8. Write a risk treatment plan
A Risk Treatment Plan must consider the ISO 27001 control objectives listed in Annex A of the standard. The implementation of the Risk Treatment Plan and the associated Annex A controls will form the bulk of your implementation project.
It is however essential that all relevant employees are able to effectively use these controls, and you must make sure they have a clear understanding of their security obligations.
9. Document a Statement of Applicability (SoA)
Identification of the applicable ISO 27001 Control Objectives is documented in a Statement of Applicability. This document must demonstrate that you have established legitimate grounds for the inclusion of your selected controls and that you have a valid reason why any ISO 27001 Control Objectives have been excluded.
Before you can carry out ISO 27001 implementation, you’ll need a comprehensive understanding of the risks, both internal and external, to your company’s data.
10. Continually evaluate
As part of the evaluation process, you’ll need to regularly review your ISMS to make sure it’s working effectively. ISO 27001 mandates a number of performance and improvement mechanisms that you must have in place to achieve certification. These include monitoring and measurement of your Information Security Management System, an internal audit program, Management Reviews, a framework for managing security objectives and a process for managing non-conformances and corrective actions.
11. Achieve ISO 27001 certification
When you’ve successfully implemented your ISMS, you can apply for an ISO 27001 certification; for this, you’ll be subject to an internal audit.
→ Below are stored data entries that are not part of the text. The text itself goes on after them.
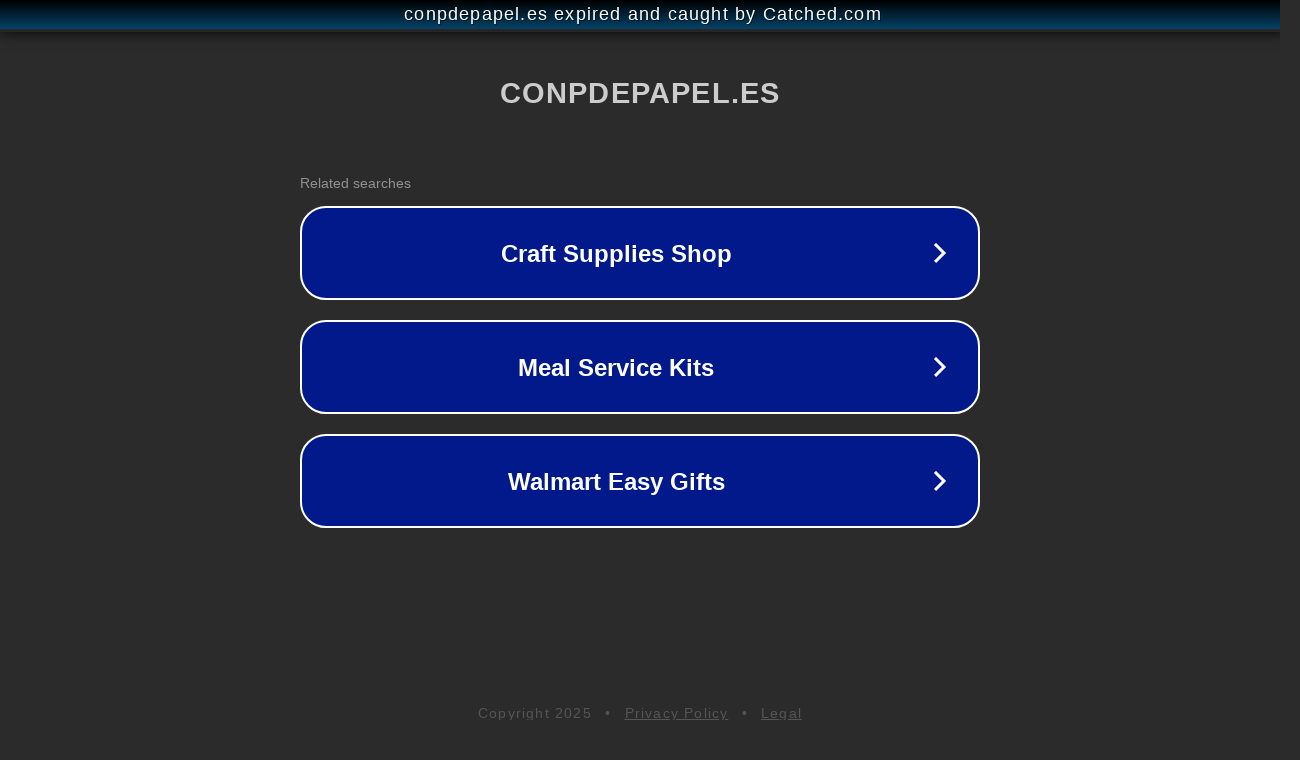

--- FILE ---
content_type: text/html; charset=utf-8
request_url: http://www.conpdepapel.es/2012/07/tiempo-para-leer.html
body_size: 1094
content:
<!doctype html>
<html data-adblockkey="MFwwDQYJKoZIhvcNAQEBBQADSwAwSAJBANDrp2lz7AOmADaN8tA50LsWcjLFyQFcb/P2Txc58oYOeILb3vBw7J6f4pamkAQVSQuqYsKx3YzdUHCvbVZvFUsCAwEAAQ==_O2Od05rXSGOo4tl53GuNeVtXg2MN1c7K81SKRACBqyWl1/5/NM67qFZwMoMuSa1jeViG0rDw5CHmGf4kvSVaFA==" lang="en" style="background: #2B2B2B;">
<head>
    <meta charset="utf-8">
    <meta name="viewport" content="width=device-width, initial-scale=1">
    <link rel="icon" href="[data-uri]">
    <link rel="preconnect" href="https://www.google.com" crossorigin>
</head>
<body>
<div id="target" style="opacity: 0"></div>
<script>window.park = "[base64]";</script>
<script src="/bLLPnQJNi.js"></script>
</body>
</html>
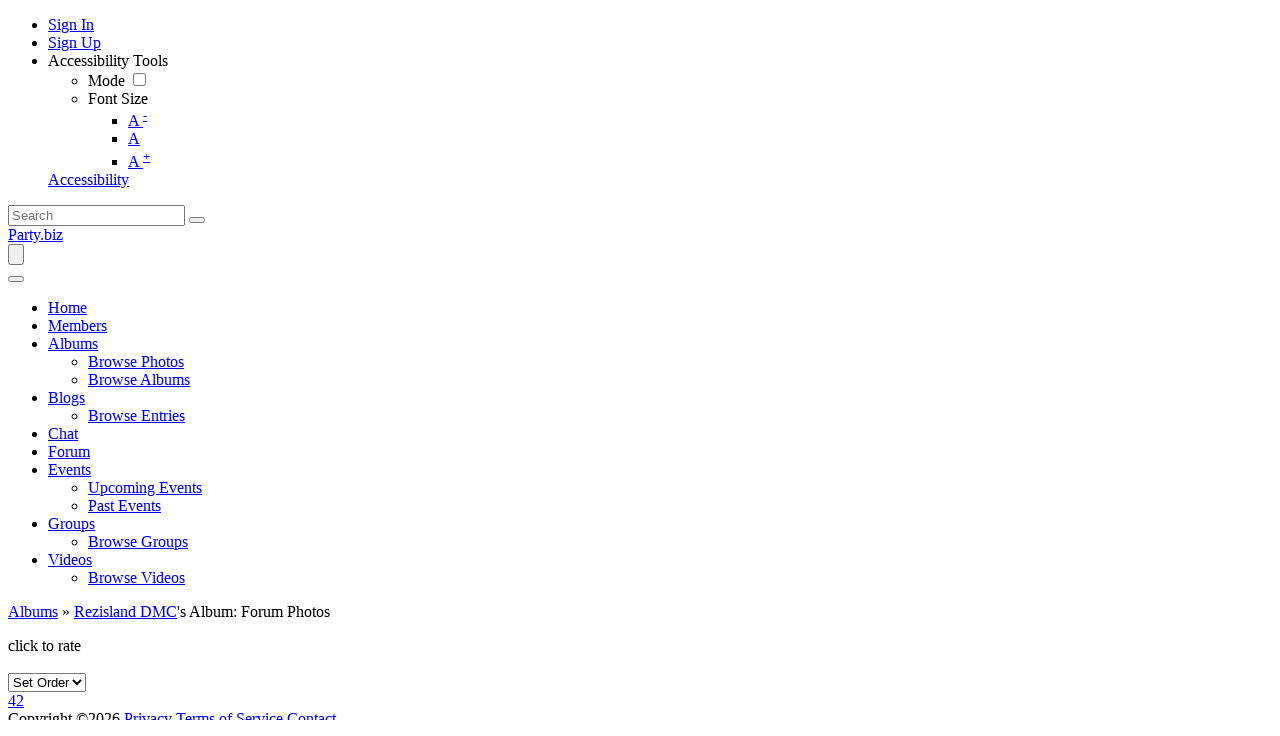

--- FILE ---
content_type: text/html; charset=utf-8
request_url: https://www.google.com/recaptcha/api2/aframe
body_size: 268
content:
<!DOCTYPE HTML><html><head><meta http-equiv="content-type" content="text/html; charset=UTF-8"></head><body><script nonce="ESC-Wq41UUYwTp35kksohA">/** Anti-fraud and anti-abuse applications only. See google.com/recaptcha */ try{var clients={'sodar':'https://pagead2.googlesyndication.com/pagead/sodar?'};window.addEventListener("message",function(a){try{if(a.source===window.parent){var b=JSON.parse(a.data);var c=clients[b['id']];if(c){var d=document.createElement('img');d.src=c+b['params']+'&rc='+(localStorage.getItem("rc::a")?sessionStorage.getItem("rc::b"):"");window.document.body.appendChild(d);sessionStorage.setItem("rc::e",parseInt(sessionStorage.getItem("rc::e")||0)+1);localStorage.setItem("rc::h",'1769782657380');}}}catch(b){}});window.parent.postMessage("_grecaptcha_ready", "*");}catch(b){}</script></body></html>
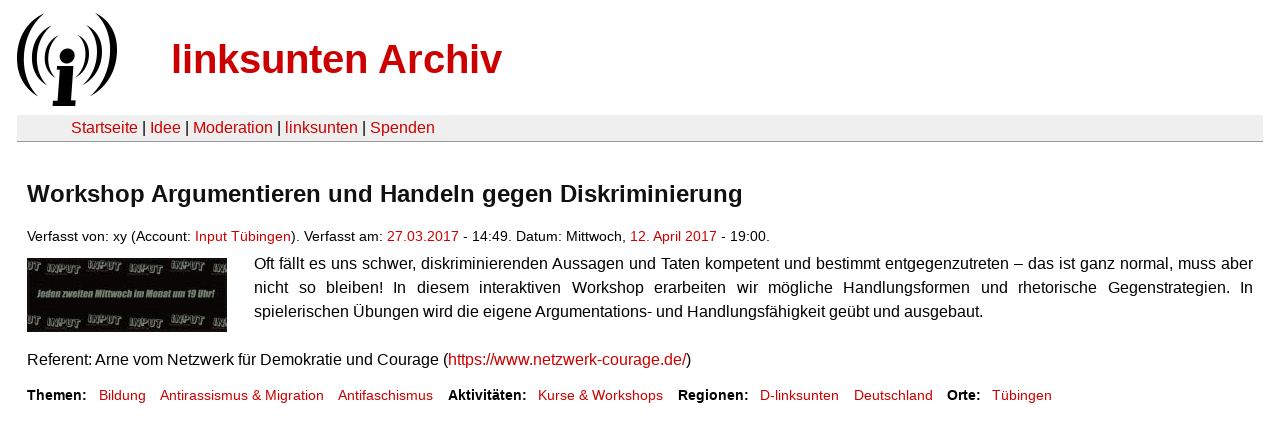

--- FILE ---
content_type: text/html
request_url: https://linksunten.indymedia.org/nl/node/207857/index.html
body_size: 1457
content:
<!DOCTYPE html PUBLIC "-//W3C//DTD XHTML 1.0 Transitional//EN"
        "http://www.w3.org/TR/xhtml1/DTD/xhtml1-transitional.dtd">
<html xmlns="http://www.w3.org/1999/xhtml" xml:lang="de" lang="de" dir="ltr">

<head>
<meta http-equiv="Content-Type" content="text/html; charset=utf-8" />
  <title>Workshop Argumentieren und Handeln gegen Diskriminierung | linksunten Archiv</title>
  <meta http-equiv="Content-Style-Type" content="text/css" />
  <meta http-equiv="Content-Type" content="text/html; charset=utf-8" />
<link rel="shortcut icon" href="../../static/favicon.ico" type="image/x-icon" />
  <link type="text/css" rel="stylesheet" media="all" href=../../static/linksunten.css />
 </head>
<body class="not-front not-logged-in page-node node-type-event no-sidebars i18n-de">
<div id="center">
<a name="top"></a>
<table id="header">
  <tr>
    <td>
      <a href="../index.html" title="((i))"><img src="../../static/logo.png" alt="((i))" /></a>
    </td>
    <td>
      <h1 id="site-name"><a href="../index.html" title="linksunten Archiv">linksunten Archiv</a></h1>
    </td>
  </tr>
</table>
<table id="wrapper-header-table"><tr>
<td id="wrapper-header-table-td-left"></td><td>
<table id="header-table">
  <tr>
    <td>
      <table id="header-table-links">
        <tr>
          <td id="header-table-td-left"></td>
          <td id="header-table-td-links">
            <a href="../index.html">Startseite</a>&nbsp;| <a href="../1/index.html">Idee</a>&nbsp;| <a href="../350/index.html">Moderation</a>&nbsp;| <a href="../../user/7/blog/index.html">linksunten</a>&nbsp;| <a href="../../donate/index.html">Spenden</a> 
          </td>
        </tr>
      </table>
    </td>
  </tr>
</table>
</td>
<td id="wrapper-header-table-td-right"></td>
</tr>
</table>
<table id="content">
  <tr>
        <td class="main-content" id="content-none">

      
      <h2 class="content-title">Workshop Argumentieren und Handeln gegen Diskriminierung</h2>
      
      
      
      
      <div id="node-207857" class="node clear-block">

  <div>

<div class="meta">
      <span class="submitted">Verfasst von:&nbsp;xy (Account:&nbsp;<a href="../../user/3750/blog/index.html">Input Tübingen</a>). Verfasst am:&nbsp;<a href="../../archiv/texte/2017/03/index.html#2017-03-27">27.03.2017</a> - 14:49. Datum:&nbsp;Mittwoch, <a href="../../archiv/kalender/2017/04/index.html#2017-04-12">12. April 2017</a> - 19:00.         </span>
  </div>
<div class="teaserimage-body"><a href="../207858/index.html"><img src="../../system/files/images/5433691825.thumbnail.jpg" alt="Banner Input" title="Banner Input"  class="image image-thumbnail " width="200" height="74" /></a></div><div class="content">
  <p><span>Oft
 fällt es uns schwer, diskriminierenden Aussagen und Taten kompetent und
 bestimmt entgegenzutreten – das ist ganz normal, muss aber nicht so 
bleiben! In diesem interaktiven Workshop erarbeiten wir mögliche 
Handlungsformen und rhetorische Gegenstrategien. In spielerischen 
Übungen wird die eigene Argumentations- und Handlungsfähigkeit geübt und
 ausgebaut.</span></p><p>&nbsp;</p><p>Referent: Arne vom Netzwerk für Demokratie und Courage (<a href="https://www.netzwerk-courage.de/" rel="nofollow">https://www.netzwerk-courage.de/</a>)</p></div>
  <div class="categories">
    <div class="item-list"><ul><li class="first"><div class="categories-vocabulary">Themen:</div></li>
<li><div class="categories-term"><a href="../../archiv/themen/50/index.html">Bildung</a></div></li>
<li><div class="categories-term"><a href="../../archiv/themen/6/index.html">Antirassismus & Migration</a></div></li>
<li class="last"><div class="categories-term"><a href="../../archiv/themen/3/index.html">Antifaschismus</a></div></li>
</ul></div><div class="item-list"><ul><li class="first"><div class="categories-vocabulary">Aktivitäten:</div></li>
<li class="last"><div class="categories-term"><a href="../../archiv/eventart/33/index.html">Kurse & Workshops</a></div></li>
</ul></div><div class="item-list"><ul><li class="first"><div class="categories-vocabulary">Regionen:</div></li>
<li><div class="categories-term"><a href="../../archiv/regionen/2/index.html">D-linksunten</a></div></li>
<li class="last"><div class="categories-term"><a href="../../archiv/regionen/1/index.html">Deutschland</a></div></li>
</ul></div><div class="item-list"><ul><li class="first"><div class="categories-vocabulary">Orte:</div></li>
<li class="last"><div class="categories-term"><a href="../../archiv/orte/56/index.html">Tübingen</a></div></li>
</ul></div>  </div>
      
  </div> </div>
      
          </td>
      </tr>
</table>
<br/><br/><br/><br/>
</div>
</body>
</html>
As the process is a lengthy one, and you’ll be charged even if you fail, you should be confident that your company will certify before proceeding.
When choosing a certification body, you must make sure they’re accredited by a national accreditation body, a member of the International Accreditation Body (for example UKAS in the UK).
Ensuring that your certification body is properly accredited will ensure that your certification carries the level of credibility demanded by your customers. Certification by unaccredited certification bodies, while cheaper, often results in a poorer level of audit and the award of a certificate that provides little, if any, assurance of your ISO 27001 compliance to you or your customers.